And finally \( \boldsymbol{X}\boldsymbol{X}^T \)

For \( \boldsymbol{X}\boldsymbol{X}^T \) we found

$$ \boldsymbol{X}\boldsymbol{X}^T=\boldsymbol{U}\boldsymbol{\Sigma}\boldsymbol{V}^T\boldsymbol{V}\boldsymbol{\Sigma}^T\boldsymbol{U}^T=\boldsymbol{U}\boldsymbol{\Sigma}^T\boldsymbol{\Sigma}\boldsymbol{U}^T. $$

Since the matrices here have dimension \( n\times n \), we have

$$ \boldsymbol{\Sigma}\boldsymbol{\Sigma}^T = \begin{bmatrix} \tilde{\boldsymbol{\Sigma}} \\ \boldsymbol{0}\\ \end{bmatrix}\begin{bmatrix} \tilde{\boldsymbol{\Sigma}} \boldsymbol{0}\\ \end{bmatrix}=\begin{bmatrix} \tilde{\boldsymbol{\Sigma}} & \boldsymbol{0} \\ \boldsymbol{0} & \boldsymbol{0}\\ \end{bmatrix}, $$

leading to

$$ \boldsymbol{X}\boldsymbol{X}^T=\boldsymbol{U}\begin{bmatrix} \tilde{\boldsymbol{\Sigma}} & \boldsymbol{0} \\ \boldsymbol{0} & \boldsymbol{0}\\ \end{bmatrix}\boldsymbol{U}^T. $$

Multiplying with \( \boldsymbol{U} \) from the right gives us the eigenvalue problem

$$ (\boldsymbol{X}\boldsymbol{X}^T)\boldsymbol{U}=\boldsymbol{U}\begin{bmatrix} \tilde{\boldsymbol{\Sigma}} & \boldsymbol{0} \\ \boldsymbol{0} & \boldsymbol{0}\\ \end{bmatrix}. $$

It means that the eigenvalues of \( \boldsymbol{X}\boldsymbol{X}^T \) are again given by the non-zero singular values plus now a series of zeros.
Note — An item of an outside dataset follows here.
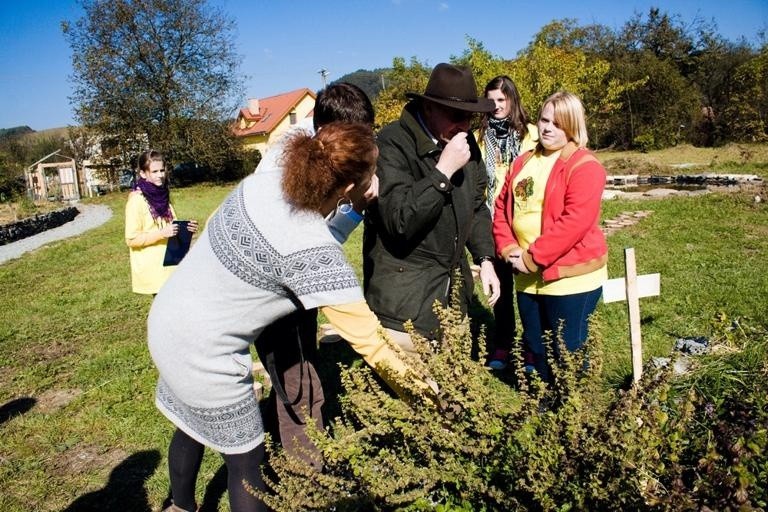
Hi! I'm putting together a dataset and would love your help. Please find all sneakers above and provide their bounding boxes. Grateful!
[162,499,200,512]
The column vectors of \( \boldsymbol{U} \) are the eigenvectors of \( \boldsymbol{X}\boldsymbol{X}^T \) and measure how much correlations are contained in the rows of \( \boldsymbol{X} \).

Since we will mainly be interested in the correlations among the features of our data (the columns of \( \boldsymbol{X} \), the quantity of interest for us are the non-zero singular values and the column vectors of \( \boldsymbol{V} \).